How can something be abstract and not have the property of being abstract? That, to me, seems to be patently wrong.

Anyone else? Can something be abstract and not have the property of being abstract? Or are we all just using different technical languages here? At least in plain English, I think it is an impossibility. It seems to me to be an a priori fact that if something is abstract, then, dangit, it is abstract.

My comments not withstanding, I dropped the Circulatable blog into my aggregator. It is a group blog that looks to be pretty interesting.

Tags: FRBR · Librariana · My Life · Philosophy · Weblogs

2 responses so far ↓

  • 1 Steve // Jan 9, 2007 at 11:23 pm

    Hello, Mark. Apologies for the commenting confusion, we shut comments down due to spam since anyone who seems to link to our posts (as in the case of your link) seems to automatically create a trackback on our blog. Plus, we never really thought anyone would find, much less read, our conversations…
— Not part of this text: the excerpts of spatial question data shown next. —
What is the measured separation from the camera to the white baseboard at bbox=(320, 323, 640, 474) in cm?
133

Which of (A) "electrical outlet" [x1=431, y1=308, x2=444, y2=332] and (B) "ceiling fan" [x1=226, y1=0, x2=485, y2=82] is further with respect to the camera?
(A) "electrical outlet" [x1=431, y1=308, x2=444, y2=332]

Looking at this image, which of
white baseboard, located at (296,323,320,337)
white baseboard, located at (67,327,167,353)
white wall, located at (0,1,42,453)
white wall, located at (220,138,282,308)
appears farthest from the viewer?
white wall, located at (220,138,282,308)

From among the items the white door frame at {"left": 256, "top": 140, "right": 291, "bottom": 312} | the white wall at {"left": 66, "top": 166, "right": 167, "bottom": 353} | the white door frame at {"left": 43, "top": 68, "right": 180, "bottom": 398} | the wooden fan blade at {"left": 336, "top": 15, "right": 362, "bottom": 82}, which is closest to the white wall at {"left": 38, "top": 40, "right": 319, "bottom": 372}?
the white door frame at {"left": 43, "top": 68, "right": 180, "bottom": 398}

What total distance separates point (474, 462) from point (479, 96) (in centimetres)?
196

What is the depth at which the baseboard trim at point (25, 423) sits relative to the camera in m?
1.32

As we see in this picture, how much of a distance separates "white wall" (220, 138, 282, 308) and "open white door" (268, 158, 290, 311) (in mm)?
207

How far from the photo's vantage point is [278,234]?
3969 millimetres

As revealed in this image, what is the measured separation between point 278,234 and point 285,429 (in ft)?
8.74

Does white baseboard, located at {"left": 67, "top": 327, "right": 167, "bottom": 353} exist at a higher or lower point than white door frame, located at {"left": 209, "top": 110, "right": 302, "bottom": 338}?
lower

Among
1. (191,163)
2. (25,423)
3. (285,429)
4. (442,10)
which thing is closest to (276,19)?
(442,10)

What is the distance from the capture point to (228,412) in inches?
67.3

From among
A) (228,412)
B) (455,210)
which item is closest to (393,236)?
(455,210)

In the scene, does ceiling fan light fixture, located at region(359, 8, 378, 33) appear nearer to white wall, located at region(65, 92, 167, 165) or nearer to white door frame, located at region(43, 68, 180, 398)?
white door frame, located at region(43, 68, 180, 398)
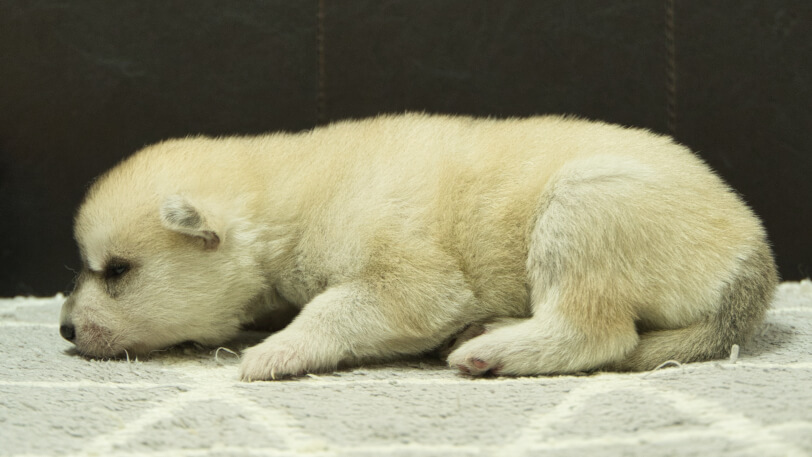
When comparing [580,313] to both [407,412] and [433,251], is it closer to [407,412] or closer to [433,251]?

    Your comments gel with some of my own trepidation about writing the post in the first place. In the end I convinced myself that when a work is an abstact entity, it is abstract insofar as it is a conceptual model. That is to say that its abstraction/abstractness applies more to the model than the thing it is modeling and this is what I was getting at in stating that a work is an abstract model but Hamlet the work does not have the property of abstractness.

    “Hamlet the work” is a conceptual model in the same way that a clay sculpture of a car is a physical model of a car. In both cases I believe the model is a concrete thing even though it abstracts the thing it describes. This is where I was disagreeing with Renear/Choi and siding with Coyle’s intuition about metadata.

    In the end I think that FRBR must be rooted in implementation rather than theory: it must find its way past philosophers and librarians and prove to be beneficial to normal people looking to find bibliographic things. In this way I think that works, abstract entities though they may be, will have concrete properties when they are represented in what everyone seems to like to call these days the “next generation catalog.”

    As I write this I wonder whether a work is not abstract, but closer to the programmer’s concept of an interface: a model or type that is not yet developed enough to be instantiable, let alone instantiated. You can think of this like a framework: a blueprint for a blueprint.

  • 2 Mark // Jan 9, 2007 at 11:52 pm

    Hi Steve and thanks for the reply. I do agree, in a sense, with both views.

    And I most certainly agree with you that FRBR (or something like it) needs to be pragmatically implementable! There is no point in doing this just because some theory says so.

    But I also know that Renear and Choi are trying to help make FRBR just that. Allen Renear is one of the biggest supporters of FRBR that we have at UIUC. He does guest lectures in most any class that talks about it. And he leaves out (most of) the high minded philosophical abstractions when he does.

    But the bottom line is that FRBR is an entity-relation model, and as such is a philosophical work that needs to cohere. In the end, some of the finer philosophical points may not matter. But to find that out we need both analysis and real implementations, both of which feed each other.

    We also need thoughtful folks like you questioning the questioner(s). Thanks again.